• **STATED PROBLEM**: Would you restate all the data that follows, word for word?

Records from a dataset:
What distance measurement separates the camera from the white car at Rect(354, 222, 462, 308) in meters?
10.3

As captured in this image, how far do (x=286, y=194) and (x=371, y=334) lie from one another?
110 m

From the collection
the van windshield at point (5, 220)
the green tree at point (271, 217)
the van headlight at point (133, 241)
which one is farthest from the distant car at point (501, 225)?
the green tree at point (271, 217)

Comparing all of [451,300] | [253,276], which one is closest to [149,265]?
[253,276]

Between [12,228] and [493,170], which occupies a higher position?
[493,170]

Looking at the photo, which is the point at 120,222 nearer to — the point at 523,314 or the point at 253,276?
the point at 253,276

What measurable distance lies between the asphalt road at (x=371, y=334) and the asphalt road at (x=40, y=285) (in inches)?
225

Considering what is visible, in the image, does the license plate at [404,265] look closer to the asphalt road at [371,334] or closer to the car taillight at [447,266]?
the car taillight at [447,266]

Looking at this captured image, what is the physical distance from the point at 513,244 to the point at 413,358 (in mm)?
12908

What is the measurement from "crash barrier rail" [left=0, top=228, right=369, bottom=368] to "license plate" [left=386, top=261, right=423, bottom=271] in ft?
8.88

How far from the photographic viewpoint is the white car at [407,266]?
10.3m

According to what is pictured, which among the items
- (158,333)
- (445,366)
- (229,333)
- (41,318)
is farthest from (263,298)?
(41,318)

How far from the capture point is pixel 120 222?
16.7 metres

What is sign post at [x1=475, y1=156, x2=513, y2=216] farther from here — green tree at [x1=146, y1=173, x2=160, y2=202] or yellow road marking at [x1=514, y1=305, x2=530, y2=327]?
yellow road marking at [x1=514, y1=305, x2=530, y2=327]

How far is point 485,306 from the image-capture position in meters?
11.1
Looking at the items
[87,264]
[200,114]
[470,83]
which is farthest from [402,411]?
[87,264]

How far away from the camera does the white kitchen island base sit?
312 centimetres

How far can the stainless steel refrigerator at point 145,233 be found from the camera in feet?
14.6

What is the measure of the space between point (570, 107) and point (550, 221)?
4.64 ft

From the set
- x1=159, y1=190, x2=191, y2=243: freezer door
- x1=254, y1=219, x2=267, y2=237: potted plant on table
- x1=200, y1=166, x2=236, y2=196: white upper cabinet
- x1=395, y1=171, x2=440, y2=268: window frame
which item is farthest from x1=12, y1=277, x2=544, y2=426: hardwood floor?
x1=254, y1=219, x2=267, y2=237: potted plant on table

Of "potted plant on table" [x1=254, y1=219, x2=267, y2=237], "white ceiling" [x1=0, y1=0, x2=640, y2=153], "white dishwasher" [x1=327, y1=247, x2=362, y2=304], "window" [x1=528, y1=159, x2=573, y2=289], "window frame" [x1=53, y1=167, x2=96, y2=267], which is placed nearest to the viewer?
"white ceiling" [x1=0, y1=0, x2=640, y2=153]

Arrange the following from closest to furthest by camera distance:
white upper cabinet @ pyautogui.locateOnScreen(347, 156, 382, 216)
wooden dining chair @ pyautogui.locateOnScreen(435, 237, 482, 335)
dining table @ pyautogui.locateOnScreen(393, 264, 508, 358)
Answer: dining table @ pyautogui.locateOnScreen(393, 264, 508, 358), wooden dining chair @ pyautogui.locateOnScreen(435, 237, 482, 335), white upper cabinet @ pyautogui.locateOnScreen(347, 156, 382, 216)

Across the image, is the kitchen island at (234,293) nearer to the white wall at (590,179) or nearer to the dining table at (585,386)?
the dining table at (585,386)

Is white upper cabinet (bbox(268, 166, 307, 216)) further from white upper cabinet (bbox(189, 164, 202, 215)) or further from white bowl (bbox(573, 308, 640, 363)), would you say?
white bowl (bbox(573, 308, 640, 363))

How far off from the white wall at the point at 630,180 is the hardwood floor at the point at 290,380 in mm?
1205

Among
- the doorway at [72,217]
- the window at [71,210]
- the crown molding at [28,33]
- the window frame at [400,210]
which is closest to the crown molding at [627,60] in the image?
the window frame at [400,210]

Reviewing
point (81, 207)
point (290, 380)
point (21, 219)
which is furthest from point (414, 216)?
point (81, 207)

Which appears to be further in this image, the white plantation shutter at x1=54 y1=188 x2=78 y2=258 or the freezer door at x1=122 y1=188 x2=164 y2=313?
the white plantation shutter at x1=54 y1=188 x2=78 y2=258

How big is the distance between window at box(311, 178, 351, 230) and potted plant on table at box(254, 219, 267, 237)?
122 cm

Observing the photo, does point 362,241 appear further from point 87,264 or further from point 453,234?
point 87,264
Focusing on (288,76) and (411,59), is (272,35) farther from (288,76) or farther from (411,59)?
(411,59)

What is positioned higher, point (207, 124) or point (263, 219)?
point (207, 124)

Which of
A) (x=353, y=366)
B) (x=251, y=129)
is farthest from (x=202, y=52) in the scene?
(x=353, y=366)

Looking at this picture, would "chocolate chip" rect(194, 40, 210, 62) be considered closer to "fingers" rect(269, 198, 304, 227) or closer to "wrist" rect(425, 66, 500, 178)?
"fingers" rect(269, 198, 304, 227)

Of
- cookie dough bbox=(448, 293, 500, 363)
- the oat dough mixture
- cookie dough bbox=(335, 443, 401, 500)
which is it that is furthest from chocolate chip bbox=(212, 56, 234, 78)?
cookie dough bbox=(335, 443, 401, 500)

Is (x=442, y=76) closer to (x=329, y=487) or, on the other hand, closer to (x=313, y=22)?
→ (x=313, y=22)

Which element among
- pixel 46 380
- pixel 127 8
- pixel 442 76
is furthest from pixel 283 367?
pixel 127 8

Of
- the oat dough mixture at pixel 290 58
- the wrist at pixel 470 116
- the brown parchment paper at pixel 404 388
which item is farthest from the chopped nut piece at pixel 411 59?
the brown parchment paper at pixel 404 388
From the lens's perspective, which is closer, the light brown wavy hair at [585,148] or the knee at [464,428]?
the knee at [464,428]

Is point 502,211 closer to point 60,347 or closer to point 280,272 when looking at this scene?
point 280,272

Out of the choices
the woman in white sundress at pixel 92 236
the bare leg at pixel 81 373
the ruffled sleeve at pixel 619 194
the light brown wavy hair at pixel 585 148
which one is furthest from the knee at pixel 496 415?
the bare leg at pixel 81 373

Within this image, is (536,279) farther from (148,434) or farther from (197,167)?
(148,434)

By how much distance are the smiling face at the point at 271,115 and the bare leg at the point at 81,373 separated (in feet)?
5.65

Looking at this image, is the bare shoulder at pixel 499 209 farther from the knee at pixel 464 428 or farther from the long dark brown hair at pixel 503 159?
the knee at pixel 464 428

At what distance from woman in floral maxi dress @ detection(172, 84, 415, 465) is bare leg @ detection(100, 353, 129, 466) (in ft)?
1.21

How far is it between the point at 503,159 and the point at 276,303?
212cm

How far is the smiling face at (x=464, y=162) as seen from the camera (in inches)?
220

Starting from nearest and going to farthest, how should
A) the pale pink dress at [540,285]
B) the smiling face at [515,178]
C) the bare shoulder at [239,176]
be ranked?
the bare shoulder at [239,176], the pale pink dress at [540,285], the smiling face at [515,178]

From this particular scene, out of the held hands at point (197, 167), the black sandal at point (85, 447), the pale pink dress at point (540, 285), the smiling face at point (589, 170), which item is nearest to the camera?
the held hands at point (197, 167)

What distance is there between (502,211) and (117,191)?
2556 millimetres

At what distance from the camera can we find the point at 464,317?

• **FINAL RESULT**:
What distance measurement separates the camera from the white car at Rect(354, 222, 462, 308) in meters?
10.3

As captured in this image, how far do (x=286, y=194) and (x=371, y=334) lie from one another?
110 m

From the collection
the van windshield at point (5, 220)
the green tree at point (271, 217)
the van headlight at point (133, 241)
which one is farthest from the distant car at point (501, 225)?
the green tree at point (271, 217)

Comparing all of [451,300] | [253,276], which one is closest to [149,265]?
[253,276]

Between [12,228] and [493,170], which occupies a higher position?
[493,170]

Looking at the photo, which is the point at 120,222 nearer to — the point at 523,314 or the point at 253,276?
the point at 253,276

What measurable distance lies between the asphalt road at (x=371, y=334) and the asphalt road at (x=40, y=285) (in inches)?
225

Considering what is visible, in the image, does the license plate at [404,265] look closer to the asphalt road at [371,334] or closer to the car taillight at [447,266]?
the car taillight at [447,266]

Looking at this captured image, what is the physical distance from the point at 513,244 to the point at 413,358 (in mm)?
12908

What is the measurement from "crash barrier rail" [left=0, top=228, right=369, bottom=368] to "license plate" [left=386, top=261, right=423, bottom=271] in ft?
8.88

How far from the photographic viewpoint is the white car at [407,266]?
10.3m

According to what is pictured, which among the items
- (158,333)
- (445,366)
- (229,333)
- (41,318)
is farthest from (263,298)?
(41,318)

How far from the capture point is pixel 120 222?
16.7 metres

What is sign post at [x1=475, y1=156, x2=513, y2=216] farther from here — green tree at [x1=146, y1=173, x2=160, y2=202] or yellow road marking at [x1=514, y1=305, x2=530, y2=327]?
yellow road marking at [x1=514, y1=305, x2=530, y2=327]

How far is point 485,306 from the image-capture position in meters?
11.1
Looking at the items
[87,264]
[200,114]
[470,83]
which is farthest from [402,411]?
[87,264]

How far away from the camera does the white kitchen island base sit?
312 centimetres

How far can the stainless steel refrigerator at point 145,233 be found from the camera in feet?
14.6

What is the measure of the space between point (570, 107) and point (550, 221)?
4.64 ft

From the set
- x1=159, y1=190, x2=191, y2=243: freezer door
- x1=254, y1=219, x2=267, y2=237: potted plant on table
- x1=200, y1=166, x2=236, y2=196: white upper cabinet
- x1=395, y1=171, x2=440, y2=268: window frame
which item is farthest from x1=12, y1=277, x2=544, y2=426: hardwood floor?
x1=254, y1=219, x2=267, y2=237: potted plant on table

Of "potted plant on table" [x1=254, y1=219, x2=267, y2=237], "white ceiling" [x1=0, y1=0, x2=640, y2=153], "white dishwasher" [x1=327, y1=247, x2=362, y2=304], "window" [x1=528, y1=159, x2=573, y2=289], "window frame" [x1=53, y1=167, x2=96, y2=267], which is placed nearest to the viewer?
"white ceiling" [x1=0, y1=0, x2=640, y2=153]

Arrange the following from closest to furthest by camera distance:
white upper cabinet @ pyautogui.locateOnScreen(347, 156, 382, 216)
wooden dining chair @ pyautogui.locateOnScreen(435, 237, 482, 335)
dining table @ pyautogui.locateOnScreen(393, 264, 508, 358)
Answer: dining table @ pyautogui.locateOnScreen(393, 264, 508, 358), wooden dining chair @ pyautogui.locateOnScreen(435, 237, 482, 335), white upper cabinet @ pyautogui.locateOnScreen(347, 156, 382, 216)

Across the image, is the kitchen island at (234,293) nearer to the white wall at (590,179) or nearer to the dining table at (585,386)?
the dining table at (585,386)

Is white upper cabinet (bbox(268, 166, 307, 216)) further from white upper cabinet (bbox(189, 164, 202, 215)) or further from white bowl (bbox(573, 308, 640, 363)), would you say?
white bowl (bbox(573, 308, 640, 363))

How far off from the white wall at the point at 630,180 is the hardwood floor at the point at 290,380 in mm?
1205

Among
- the doorway at [72,217]
- the window at [71,210]
- the crown molding at [28,33]
- the window frame at [400,210]
which is closest to the crown molding at [627,60] in the image?
the window frame at [400,210]

Reviewing
point (81, 207)
point (290, 380)
point (21, 219)
which is furthest from point (414, 216)?
point (81, 207)

Which appears to be further in this image, the white plantation shutter at x1=54 y1=188 x2=78 y2=258 or the freezer door at x1=122 y1=188 x2=164 y2=313?
the white plantation shutter at x1=54 y1=188 x2=78 y2=258

How big is the distance between window at box(311, 178, 351, 230) and potted plant on table at box(254, 219, 267, 237)?
122 cm

Observing the photo, does point 362,241 appear further from point 87,264 or further from point 453,234?
point 87,264
Focusing on (288,76) and (411,59), is (272,35) farther from (288,76) or farther from (411,59)?
(411,59)

What is positioned higher, point (207, 124) or point (263, 219)?
point (207, 124)

Which of
A) (x=353, y=366)
B) (x=251, y=129)
is farthest from (x=202, y=52) in the scene?
(x=353, y=366)

Looking at this picture, would "chocolate chip" rect(194, 40, 210, 62) be considered closer to "fingers" rect(269, 198, 304, 227) or closer to "wrist" rect(425, 66, 500, 178)?
"fingers" rect(269, 198, 304, 227)

Of
- cookie dough bbox=(448, 293, 500, 363)
- the oat dough mixture
- cookie dough bbox=(335, 443, 401, 500)
which is it that is furthest from chocolate chip bbox=(212, 56, 234, 78)?
cookie dough bbox=(335, 443, 401, 500)

Is (x=442, y=76) closer to (x=329, y=487) or, on the other hand, closer to (x=313, y=22)?
→ (x=313, y=22)

Which element among
- pixel 46 380
- pixel 127 8
- pixel 442 76
is furthest from pixel 283 367?
pixel 127 8

Of
- the oat dough mixture at pixel 290 58
- the wrist at pixel 470 116
- the brown parchment paper at pixel 404 388
which item is farthest from the chopped nut piece at pixel 411 59?
the brown parchment paper at pixel 404 388
From the lens's perspective, which is closer, the light brown wavy hair at [585,148] or the knee at [464,428]?
the knee at [464,428]

Is point 502,211 closer to point 60,347 or closer to point 280,272 when looking at this scene?
point 280,272

Out of the choices
the woman in white sundress at pixel 92 236
the bare leg at pixel 81 373
the ruffled sleeve at pixel 619 194
the light brown wavy hair at pixel 585 148
which one is furthest from the knee at pixel 496 415?
the bare leg at pixel 81 373

Within this image, is (536,279) farther from (148,434) or farther from (197,167)?
(148,434)

By how much distance are the smiling face at the point at 271,115 and the bare leg at the point at 81,373 separated (in feet)?
5.65

Looking at this image, is the bare shoulder at pixel 499 209 farther from the knee at pixel 464 428 or farther from the long dark brown hair at pixel 503 159?
the knee at pixel 464 428

At what distance from woman in floral maxi dress @ detection(172, 84, 415, 465) is bare leg @ detection(100, 353, 129, 466) (in ft)?
1.21

How far is it between the point at 503,159 and the point at 276,303?
212cm

How far is the smiling face at (x=464, y=162) as seen from the camera (in inches)?
220

Starting from nearest and going to farthest, how should
A) the pale pink dress at [540,285]
B) the smiling face at [515,178]
C) the bare shoulder at [239,176]
be ranked?
the bare shoulder at [239,176], the pale pink dress at [540,285], the smiling face at [515,178]

From this particular scene, out of the held hands at point (197, 167), the black sandal at point (85, 447), the pale pink dress at point (540, 285), the smiling face at point (589, 170), which item is nearest to the camera?
the held hands at point (197, 167)

What distance is there between (502,211) and (117,191)?
2556 millimetres

At what distance from the camera can we find the point at 464,317?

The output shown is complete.